To be fair, you could be 14 years old and still think Biden is the 2nd worst President of your lifetime. It’s not great insult to Biden to rank him behind Obama, IMHO.
Biden has done more to sew hatred and division in this country than any president in U.S. history. Race relations and other forms of imagined prejudice have reached an all time high.
I think Biden is good at the mechanics(?- not sure what to call it) of the job. He’s old-school and works for consensus, he understands the role of President, he wheels and deals where he needs to, and acts like the leader of the free world when required.
I’m not 100% behind his policies- I disagree with several. But even disagreeing with him, I acknowledge that he’s good at the actual doing of the job itself. I think that Biden isn’t perfect- he could be more dynamic, less “Old Uncle Joe” , and do a better job of being the de-facto party head than he is.
I feel like he needs to shut up voices on his side that don’t further the party line- having multiple people saying multiple divergent things only makes the party look weak and confuses any voters who haven’t figured out how to vote yet (and they must be easily confused, or they’d have figured it out by now).
But for all that, he’s breathtakingly better than Trump, and is if nothing else, setting an example of how a politically divisive President can still govern effectively, even if his policies are controversial.
I think saying he’s a solid “B” President isn’t an insult; a B isn’t a bad grade after all. This isn’t grad school grading anyway- plenty of Presidents get ranked at C or worse.
Well, first off, he’s a president and a Democrat. You can’t have that.
Second, he sends aid to both blue and red states, rather than just red states, which is somehow divisive? Also, he honors the military rather than mocks them and, uh, that’s also divisive? He repaired our relationships with NATO and other allies, so if you hate NATO and our allies, that would definitely be divisive. He doesn’t refer to some countries as shithole countries – what if they really are shitholes? Isn’t that divisive somehow?
I don’t know, it was like a post from another timeline.
Especially since The Previous Guy blew the bottom out of the curve. Future historians are going to have to invent new letters to show just exactly how bad he was.
You and me both. Yeah, he’s pretty much in stealth mode a lot more than he should be, but it doesn’t mean he isn’t getting things done. He doesn’t speak well? Well, he has a speech impediment, so I don’t think beating up on him for that is appropriate. A simple search will reveal all that’s been accomplished, but that’s not what the oppo crowd does.
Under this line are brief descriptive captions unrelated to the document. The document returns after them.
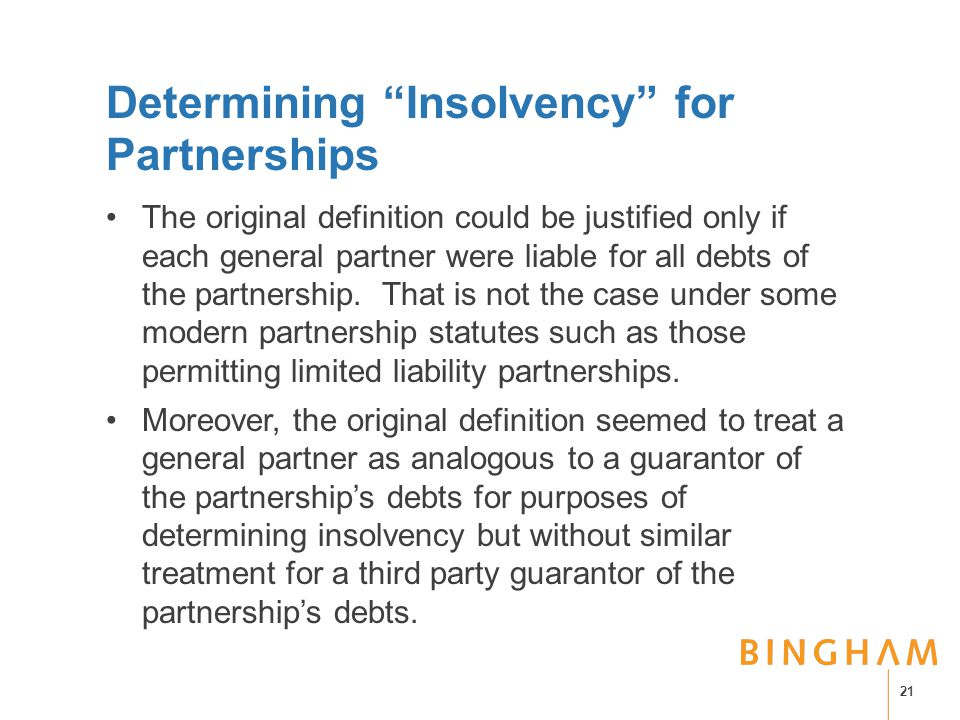 """Determining """"Insolvency"""" for Partnerships The original definition could be justified only if each general partner were liable for all debts of the par"""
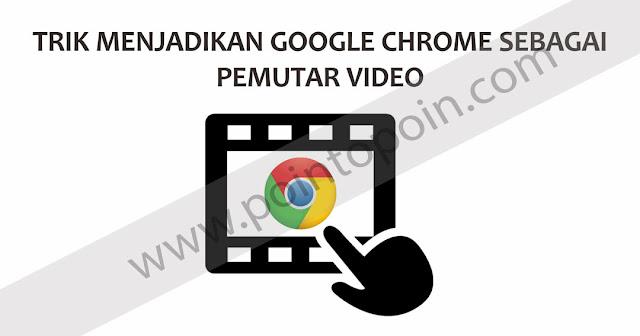 Trik Menjadikan Google Chrome Sebagai Pemutar Video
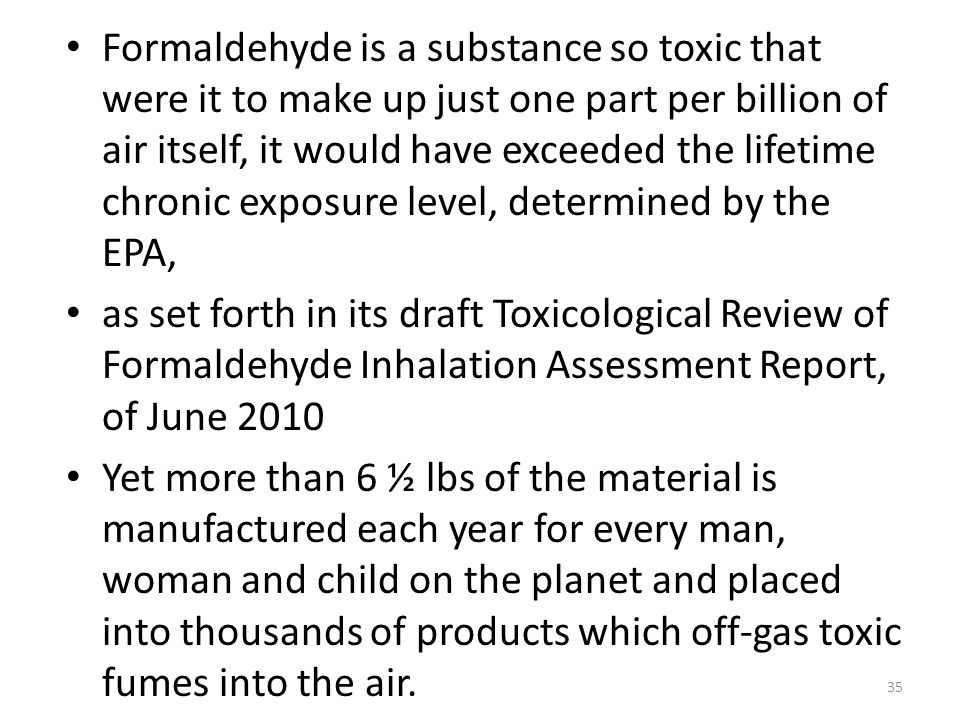 Formaldehyde is a substance so toxic that were it to make up just one part per billion of air itself, it would have exceeded the lifetime chronic exposure level, determined by the EPA,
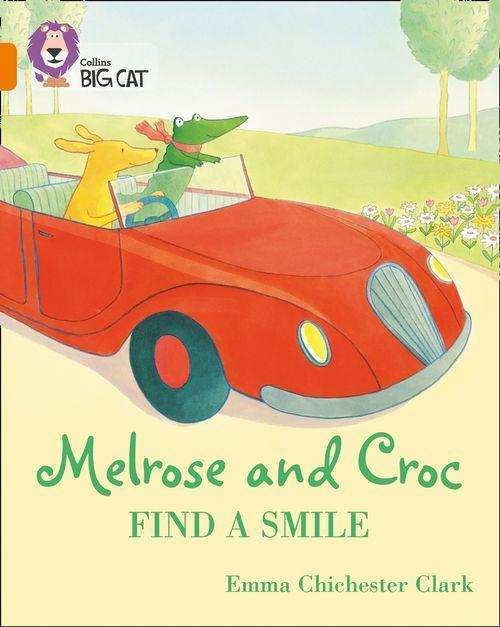 Melrose and Croc Find a Smile book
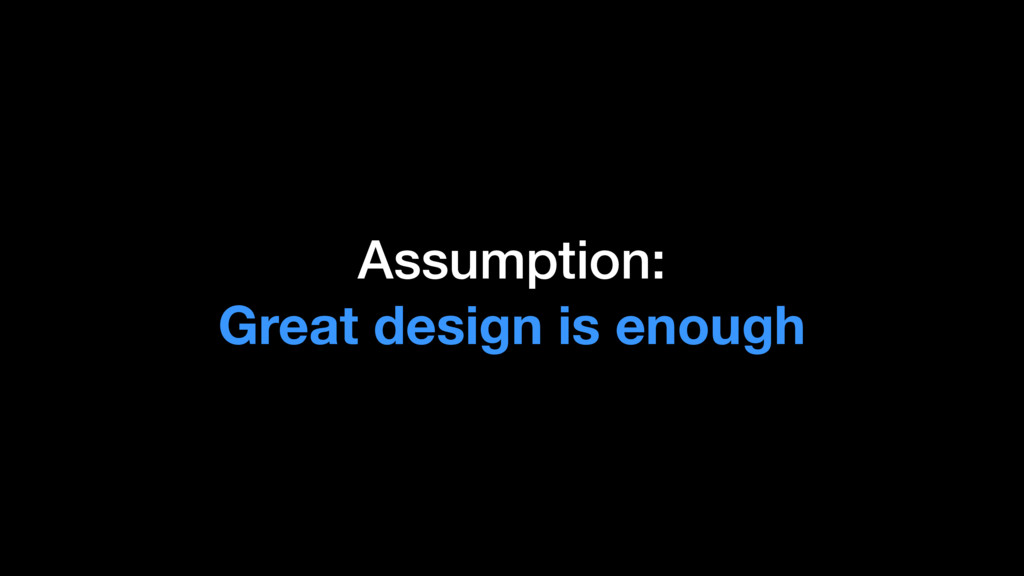 Assumption: Great design is enough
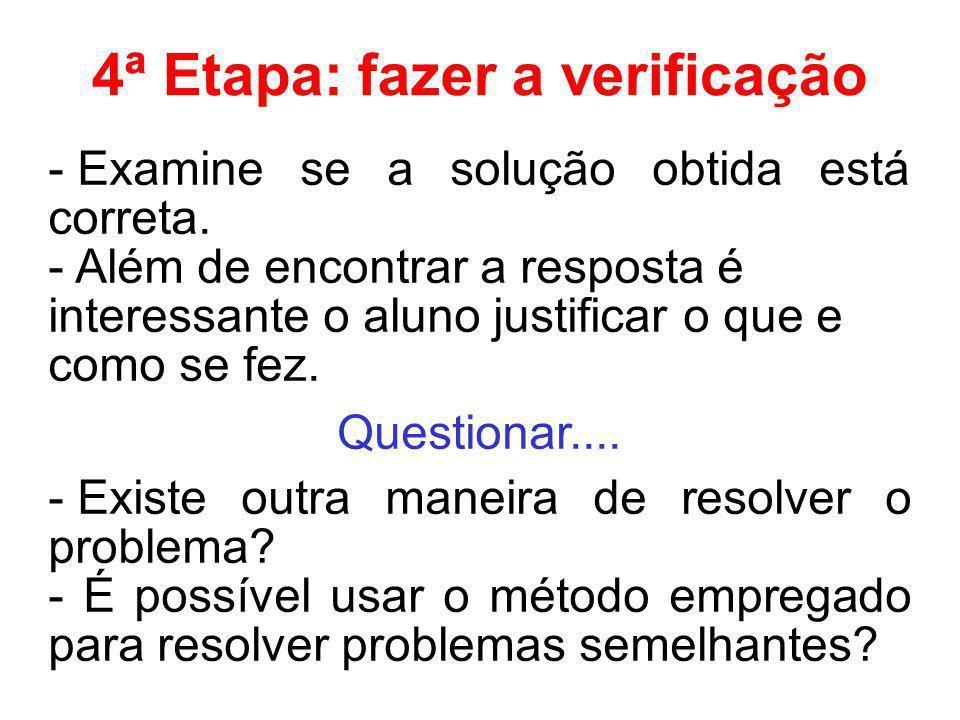 4ª Etapa: fazer a verificação - Examine se a solução obtida está correta. - Além de encontrar a resposta é interessante o aluno justificar o que e com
Do you mean the time Biden spent years accusing, with zero evidence, the first black President of lying about his place of birth?
Or the time Biden took deliberate action to separate (permanently!) migrant families, creating hundreds if not thousands of orphans who may never see their parents again, to deter future migrants?
Or the time he, without evidence, spread lies about the 2020 election results, continuing to this day to insist (again, with zero evidence) that the results were fraudulent?
Or was it something else Biden said or did? If so, what was it?
I feel like had Biden got the nomination in 2016 and been elected, he’d have been viewed as sort of a follow-on for Obama, but nothing special in his own right. Maybe not quite a caretaker president, but not too far off either.
I think you (and many others) are discounting the Inflation Reduction Act, which was really an environmental law (gift link):
That’s an op-ed from someone who worked on it, so it’s not doubt skewed, but it’s pretty well sourced. Paul Krugman is also singing its praises for helping to get green energy up the curve.
Maybe this goes to Biden not being a great communicator?
This sounds like a view of the presidency as inspirer and motivator-in-chief. IMO, it should be mostly about the decisions he’s made: for example, getting out of Afghanistan when it was increasingly clear we were accomplishing nothing and there was no hope of ever making long term change. That was a tough decision, and one that prior presidents hadn’t been willing to make, but he made it, and the situation since we left has just reinforced (IMO) how wise that was.
I have trouble thinking of any major decisions he’s made that have been wrong. Presumably his long years of experience has contributed to his wisdom in making big decisions. What decisions of his do you see as, say, worse than GWB’s decision to invade Iraq, which got thousands and thousands of Americans killed, wasted trillions of dollars, killed hundreds of thousands of Iraqis, and accomplished pretty much nothing positive for the US?